« Gros biscuits » au lieu de « gros bisous », « koh l’Antartique » au lieu de « Koh Lanta »… On ne compte plus les perles de drôleries que le correcteur automatique d’iPhone égrène dans nos textos.
Des billets en recensent mêmes les pires trésors, comme celui du Cosmopolitan et celui du Huffington Post : on ne s’en lasse pas. Avec ces coquilles, pourtant destinées à nous corriger, on se retrouve à appeler « vomi ou » une amie à qui on voulait s’adresser comme « copinou », ou à vanter son tatouage dans le dos en forme d’« herpès » au lieu d’Hercule. Une activité cocasse que peut susciter ces fleurs de l’iPhone, en plus de leur délicieuse lecture, c’est de leur trouver des ancêtres.
Un rapprochement risqué, et pas moins légitime pour autant, nous ferait voir en André Breton l’un des grands-pères de cet outil-clé de l’appareil de Steve Jobs. En inventant et théorisant l’écriture automatique, dans le Manifeste du surréalisme de 1924, Breton avait cherché à libérer l’écriture des emprises de la rationalité et de la censure qu’exerce la conscience sur le jet de nos mots, pour laisser la voix à l’inconscient spontané. Il cherchait, à travers ce processus, à atteindre le « hasard objectif », cet arbitraire si puissamment vrai d’une expression où les bizarreries enfouies dans l’inconscient se dévoilent et se mettent en mots, à la grande surprise de leur scripteur. On se rapproche ainsi de l’automaticité, celle de motifs tapis en nous qui parleraient seuls et sans le contrôle de la volonté, un peu comme celle de l’algorithme qui sait si bien lui échapper. Le Manifeste cite d’éloquents exemples de cette écriture « sans préméditation » sous la plume de Reverdy : « Dans le ruisseau il y a une chanson qui coule », « Le jour s’est déplié comme une nappe blanche », ou « Le monde rentre dans un sac ». Ces étrangetés, soufflées par nos forces silencieuses laissées en mode automatique, sont, de même que celles de l’iPhone, loin d’être dépourvues de sens. La signification qu’elles véhiculent est juste différente que celle qu’aurait choisie une écriture maîtrisée par la conscience : elles enveloppent tout ce que le hasard comprend de décalé, de ludique et de poétique.

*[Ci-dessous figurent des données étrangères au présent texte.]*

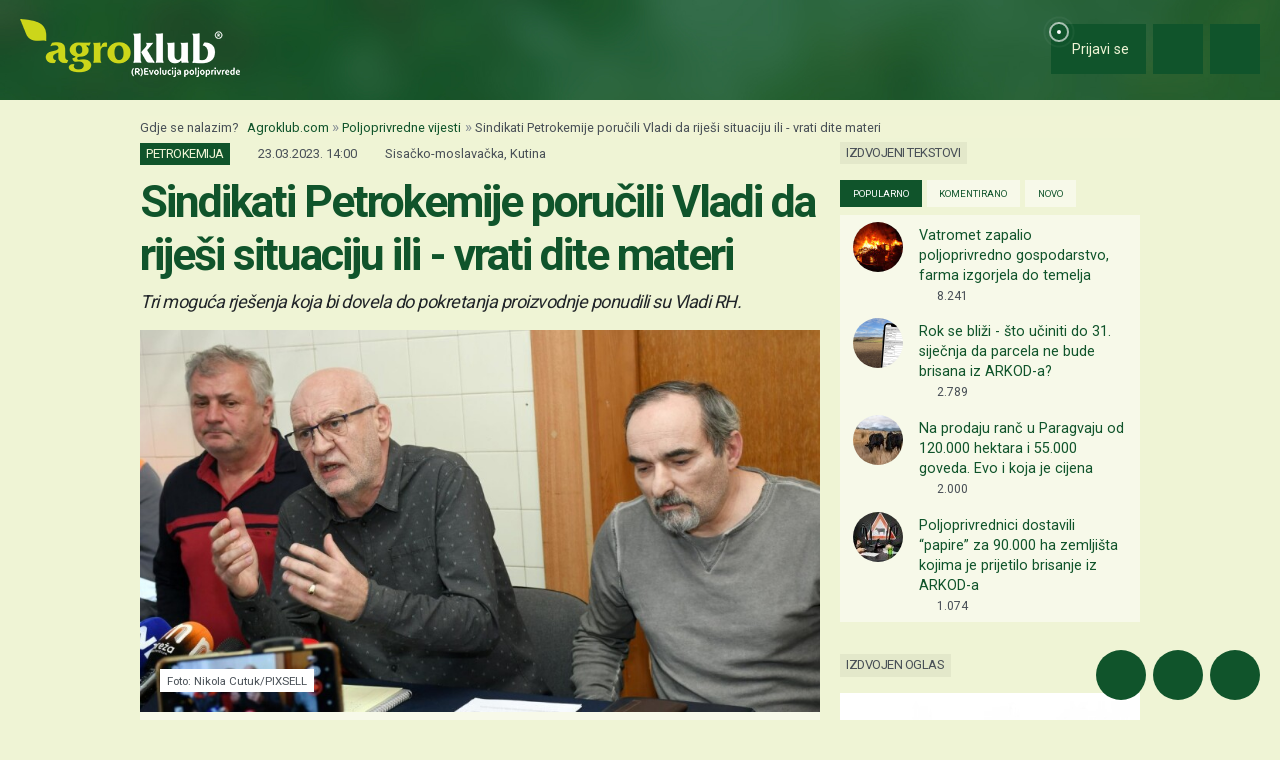

--- FILE ---
content_type: text/html; charset=utf-8
request_url: https://www.google.com/recaptcha/api2/aframe
body_size: 153
content:
<!DOCTYPE HTML><html><head><meta http-equiv="content-type" content="text/html; charset=UTF-8"></head><body><script nonce="hwX76-2ML16JjJjxhoZqqg">/** Anti-fraud and anti-abuse applications only. See google.com/recaptcha */ try{var clients={'sodar':'https://pagead2.googlesyndication.com/pagead/sodar?'};window.addEventListener("message",function(a){try{if(a.source===window.parent){var b=JSON.parse(a.data);var c=clients[b['id']];if(c){var d=document.createElement('img');d.src=c+b['params']+'&rc='+(localStorage.getItem("rc::a")?sessionStorage.getItem("rc::b"):"");window.document.body.appendChild(d);sessionStorage.setItem("rc::e",parseInt(sessionStorage.getItem("rc::e")||0)+1);localStorage.setItem("rc::h",'1769529137044');}}}catch(b){}});window.parent.postMessage("_grecaptcha_ready", "*");}catch(b){}</script></body></html>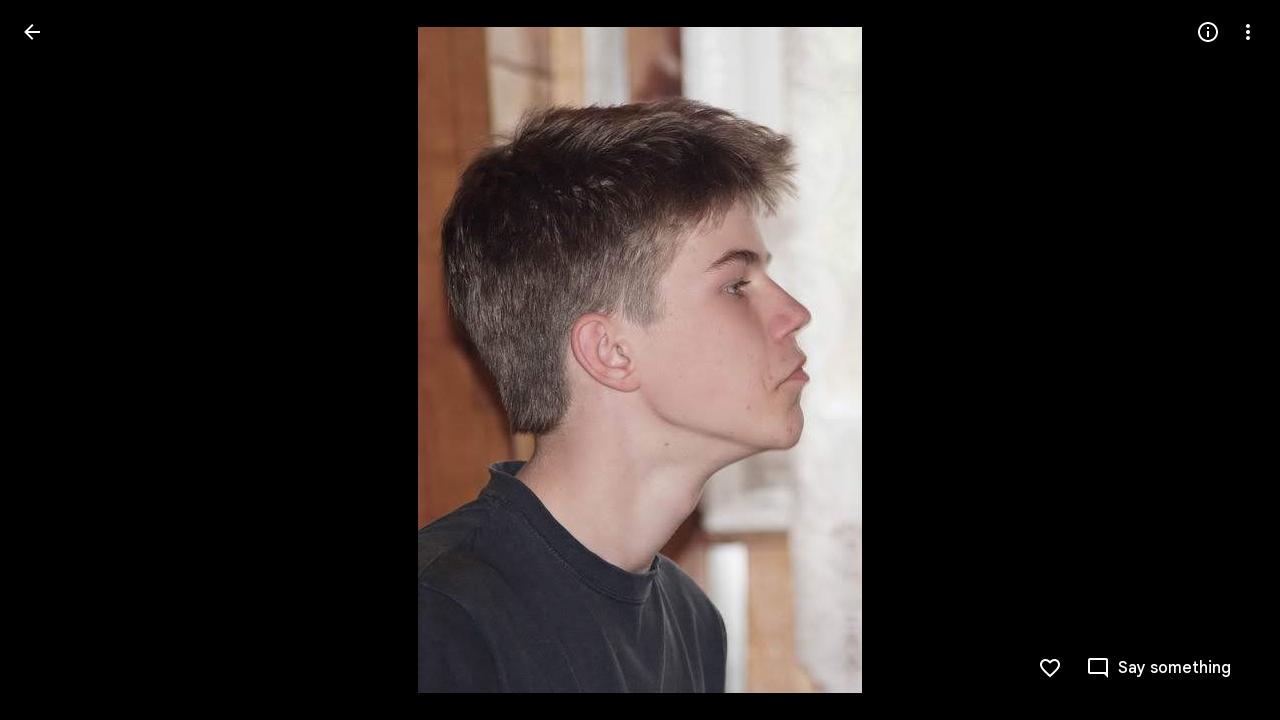

--- FILE ---
content_type: text/javascript; charset=UTF-8
request_url: https://photos.google.com/_/scs/social-static/_/js/k=boq.PhotosUi.en_US.nXdyJq0fthI.2019.O/ck=boq.PhotosUi.jraXUnnfXLI.L.B1.O/am=AAAAiDWAGZjNJf5zAQBBxvcdF9A_nhbCDTQZXjB8sxE/d=1/exm=A7fCU,Ahp3ie,B7iQrb,BVgquf,DgRu0d,E2VjNc,EAvPLb,EFQ78c,IXJ14b,IZT63,Ihy5De,IoAGb,JNoxi,KUM7Z,Kl6Zic,L1AAkb,LEikZe,Lcfkne,LuJzrb,LvGhrf,MI6k7c,MpJwZc,NwH0H,O1Gjze,O6y8ed,OTA3Ae,PrPYRd,QIhFr,RMhBfe,RqjULd,RyvaUb,SdcwHb,SpsfSb,UBtLbd,UUJqVe,Uas9Hd,Ulmmrd,V3dDOb,WO9ee,Wp0seb,XVMNvd,XqvODd,YYmHzb,Z15FGf,ZDZcre,Zjf9Mc,ZwDk9d,_b,_tp,aW3pY,ag510,byfTOb,ctK1vf,e5qFLc,ebZ3mb,gI0Uxb,gJzDyc,gychg,hKSk3e,hc6Ubd,hdW3jf,iH3IVc,ig9vTc,j85GYd,kjKdXe,l5KCsc,lXKNFb,lYp0Je,lazG7b,lfpdyf,lsjVmc,lwddkf,m9oV,mI3LFb,mSX26d,mdR7q,mzzZzc,n73qwf,nbAYS,p0FwGc,p3hmRc,p9Imqf,pNBFbe,pjICDe,pw70Gc,qTnoBf,rCcCxc,rgKQFc,suMGRe,w9hDv,ws9Tlc,xKVq6d,xQtZb,xRgLuc,xUdipf,zbML3c,zeQjRb,zr1jrb/excm=_b,_tp,sharedphoto/ed=1/br=1/wt=2/ujg=1/rs=AGLTcCNygA7VcpiU-7mEOFDghEroIm9ZWw/ee=EVNhjf:pw70Gc;EmZ2Bf:zr1jrb;F2qVr:YClzRc;JsbNhc:Xd8iUd;K5nYTd:ZDZcre;LBgRLc:SdcwHb;Me32dd:MEeYgc;MvK0qf:ACRZh;NJ1rfe:qTnoBf;NPKaK:SdcwHb;NSEoX:lazG7b;O8Cmgf:XOYapd;Pjplud:EEDORb;QGR0gd:Mlhmy;SNUn3:ZwDk9d;ScI3Yc:e7Hzgb;Uvc8o:VDovNc;YIZmRd:A1yn5d;Zk62nb:E1UXVb;a56pNe:JEfCwb;cEt90b:ws9Tlc;dIoSBb:SpsfSb;dowIGb:ebZ3mb;eBAeSb:zbML3c;gty1Xc:suMGRe;iFQyKf:QIhFr;lOO0Vd:OTA3Ae;oGtAuc:sOXFj;pXdRYb:p0FwGc;qQEoOc:KUM7Z;qafBPd:yDVVkb;qddgKe:xQtZb;wR5FRb:rgKQFc;xqZiqf:wmnU7d;yxTchf:KUM7Z;zxnPse:GkRiKb/dti=1/m=opk1D?wli=PhotosUi.tKoISRt-rSo.createPhotosEditorPrimaryModuleNoSimd.O%3A%3BPhotosUi.rdjX-qz8lBE.createPhotosEditorPrimaryModuleSimd.O%3A%3BPhotosUi.cZSGatatVfo.skottieWasm.O%3A%3BPhotosUi.KiRMvxZTMNM.twixWasm.O%3A%3B
body_size: 25
content:
"use strict";this.default_PhotosUi=this.default_PhotosUi||{};(function(_){var window=this;
try{
_.I3a=_.x("ptB8wf",[_.Ql]);
_.n("opk1D");
var f9=function(a,b,c){b.length==1&&a.ma.set(b.charCodeAt(0),c)},JEg=function(a){_.DQ(a).then(b=>{b.Na()})};
_.Lq(_.J3a,class extends _.Qq{static Ha(){return{service:{Pi:_.FQ,view:_.WD,window:_.Nr}}}constructor(a){super();this.ha=null;this.ka=a.service.Pi;this.document=a.service.window.ha.document;this.Wa=a.service.view}TKa(a){f9(a,"#","Couglc");f9(a,"/",this.na.bind(this));f9(a,"?",this.oa.bind(this));f9(a,"e","rpwqZb");f9(a,"f","pGZ7pf");f9(a,"i","QEVRbc");f9(a,"j","OurDDf");f9(a,"k","l6otDc");f9(a,"m","I5MSuf");f9(a,"x","dUI6H");f9(a,"z","QnA24c");f9(a,"+","LBd6wc");f9(a,"-","LS4zad");_.sG(a,38,"ygoTyf");
_.sG(a,40,"W7Pope");_.sG(a,33,this.ma.bind(this));_.sG(a,34,this.ma.bind(this));const b=d=>!d.shiftKey||d.altKey||d.ctrlKey||d.metaKey,c=d=>!d.ctrlKey||d.altKey||d.shiftKey||d.metaKey;_.sG(a,65,"GT7qXc",b);_.sG(a,68,"XDWbVe",b);_.sG(a,82,"wQG5Ke",b);_.sG(a,37,"eCpQ2",c);_.sG(a,39,"U1fweb",c);_.sG(a,70,"djmGnd",d=>d.altKey||d.shiftKey?!0:_.Qb()?!d.metaKey||d.ctrlKey:!d.ctrlKey||d.metaKey)}oa(){this.ha||(this.ha=_.ue(this,{renderer:{LMa:_.I3a}}).then(a=>a.renderer.LMa.yha().show(),()=>{}).Yb(()=>{this.ha=
null}))}na(a){a.preventDefault();if(a=this.Wa.Xb()){a=_.Qy(a.He());var b=!!a.En;(a.nT||b)&&JEg(this.ka)}else _.ye(this.Wa.getWindow().location,_.Qu("/"))}ma(){if(this.document.activeElement===this.document.body){var a=this.Wa.Xb();a&&(a=a.wa(),a=a.Wb("zcLWac")?a:_.dn(a,".zcLWac"))&&(a.Lb("tabindex")||a.Sb("tabindex","-1"),a.focus())}}});
_.r();
}catch(e){_._DumpException(e)}
}).call(this,this.default_PhotosUi);
// Google Inc.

C’est que la figure de l’automaticité s’est simplement déplacée : autrefois, dans les années 1920, elle résidait dans une écriture dégagée de toute codification sociale, laissée à la merci du gong sauvage, de l’appel pulsionnel de nos fonds mystérieux ; aujourd’hui elle consiste dans la prose de nos drôles de technologies. Le correcteur orthographique est comme l’inconscient de la langue, il exprime ses tendances statistiques, l’étalage brutal du dictionnaire dans sa distorsion par rapport à l’intention précise du sujet conscient. De même qu’on s’évade de la prison rationnelle par une expression sans foi ni loi, on se distraie désormais du sens fixe des choses, si ennuyeux et rigide, grâce aux coquilles que recèle un SmartPhone en liberté.
En poussant plus loin la comparaison, on trouve même une singulière similitude de principe entre les « Cadavre exquis » de ces mêmes Surréalistes et la « Poésie Googlienne ». L’un comme l’autre sont le pendant collectif des pratiques solitaires que forment l’écriture et la correction automatiques : là où ces derniers placent l’homme seul face à ses ténèbres intérieures ou aux méandres de la technique, les premiers nous ouvrent l’accès au curieux rire d’un inconscient collectif. Le Cadavre Exquis, c’est la création d’images ou de textes à l’aveugle, par plusieurs participants qui composent le fragment d’un tout sans connaître la contribution des autres. La Poésie Googlienne quant à elle se fonde sur l’outil Google Suggest, qui nous propose à l’avance différentes suites possibles à nos requêtes en fonction des entrées les plus fréquentes statistiquement. Parfois, pour certaines requêtes, on découvre des poèmes tout à fait charmants que recense le site http://francais.googlepoetics.com/:
Dans un article de Slate.fr, Vincent Glad imaginait en 2010 que Google Suggest était en quelque sorte l’inconscient d’Internet. Si inconscient il y a, fruit des milliards de mots-clés entrés par les utilisateurs, alors il a aussi sa poésie : celle qui, comme les Cadavres Exquis, fait dialoguer les expressions clichées, les pulsions inavouées, l’infini réservoir de nos stéréotypes et de nos rêves.